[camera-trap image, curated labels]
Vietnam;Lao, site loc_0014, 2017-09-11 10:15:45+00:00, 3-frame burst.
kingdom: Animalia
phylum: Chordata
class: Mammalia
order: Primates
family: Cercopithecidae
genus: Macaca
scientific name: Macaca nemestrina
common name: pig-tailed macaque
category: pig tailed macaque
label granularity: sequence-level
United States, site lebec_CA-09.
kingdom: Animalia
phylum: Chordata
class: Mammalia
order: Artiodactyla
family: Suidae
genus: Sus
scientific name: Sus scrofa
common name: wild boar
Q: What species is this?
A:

Goal of the exercise -> For this exercise, give the entries above again with no difference at all.

Problem solution ->
[camera-trap image, curated labels]
Vietnam;Lao, site loc_0014, 2017-09-11 10:15:45+00:00, 3-frame burst.
kingdom: Animalia
phylum: Chordata
class: Mammalia
order: Primates
family: Cercopithecidae
genus: Macaca
scientific name: Macaca nemestrina
common name: pig-tailed macaque
category: pig tailed macaque
label granularity: sequence-level
United States, site lebec_CA-09.
kingdom: Animalia
phylum: Chordata
class: Mammalia
order: Artiodactyla
family: Suidae
genus: Sus
scientific name: Sus scrofa
common name: wild boar
Q: What species is this?
A:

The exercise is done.